My friend - you have a Dilbert cartoon in the making. You (Dilbert) have been told to estimate something that has no defined scope and, from how it sounds, really no business owner except some IT folks who say they know what they want.

Your pointy hair boss has given you directions of simply "Go" and you really have no where to turn. You need to call someone better than the Dogbert consulting company - someone who will sit down and help gather requirements and put some sort of framework around this big lump of goo that you've been handed.

OK...I've intentionally made it sound rediculous, but frankly, you've been set up to fail - probably even with good intentions. There is a lot of good advice above - follow it! Get some good quotes from reputable consulting or project managment firms, or at the very least INSIST on a good chunk of time to gather requirements and put some definition around this thing. Only then can you get somewhere in the ballpark - THEN use good estimating techniques and definitely include contingencies.

Good luck!!

  • It is frightening how similar this is to a Dilbert comic O_o
    – maple_shaft
    Jun 9, 2011 at 13:27
  • Haha! +1 for the laugh. -1 to me for not being clear enough. I have much more information about this project than I have provided here, but that is because I am not asking for your estimate on my project. I'd like some subjective sharing of experiences, if that is possible. :) Jun 10, 2011 at 9:03

I'm going to go as far as saying that it would be unethical for you to give any kind of estimate in this situation.

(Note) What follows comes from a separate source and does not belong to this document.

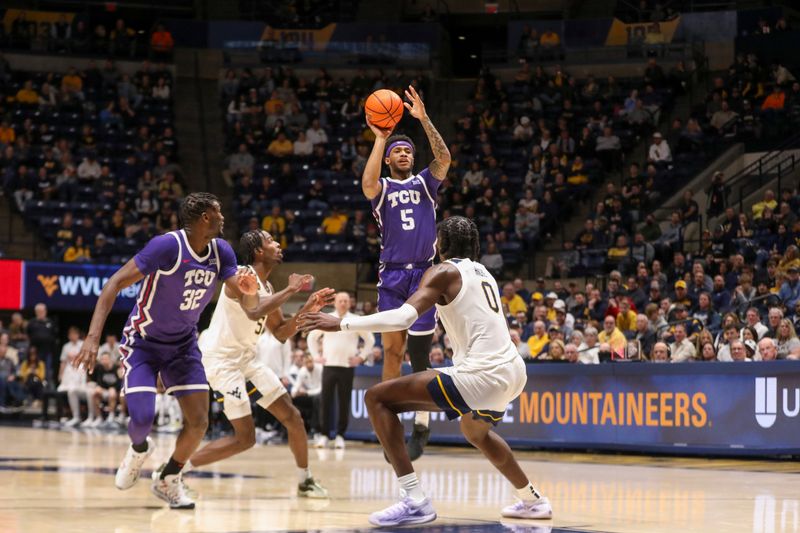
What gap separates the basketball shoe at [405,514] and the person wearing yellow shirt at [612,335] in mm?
9021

A number of factors play a role in the estimate: the process used, the tools and technologies used, the development team, the scope and requirements of the project...the list goes on. Because you aren't leading (or even on) the team developing this software, you have no knowledge of any of these factors, aside from perhaps the initial requirements. Unless you have all of the facts, you'll just be pulling numbers out of thin air.

Another thing to remember is the Cone of Uncertainty. Not having all the information is bad enough, but even with the initial information, an initial estimate will be between 25% and 400% of the actual cost. Anything that any estimator says so early in the project will have huge variances that can only be refined as the project goes on, requirements become more concrete, and decisions are made.

Depending on the project, the Project Management Triangle also plays a role. The three constraints on a project are cost, scope, and schedule. A client can, at most, control two of them. It's not possible to set all three - choose the two that are most important and control them.

The correct course of action in this instance is for the organization that wants the software to begin working on their requirements to present to the organizations that will be constructing the software. The organizations can assess these requirements, ask questions and get more details, and use their internal tools, techniques, and processes to build an estimate of cost and schedule of building this system. It becomes a back-and-forth on the Project Management Triangle to get the software that is needed at an appropriate cost within the best timeframe.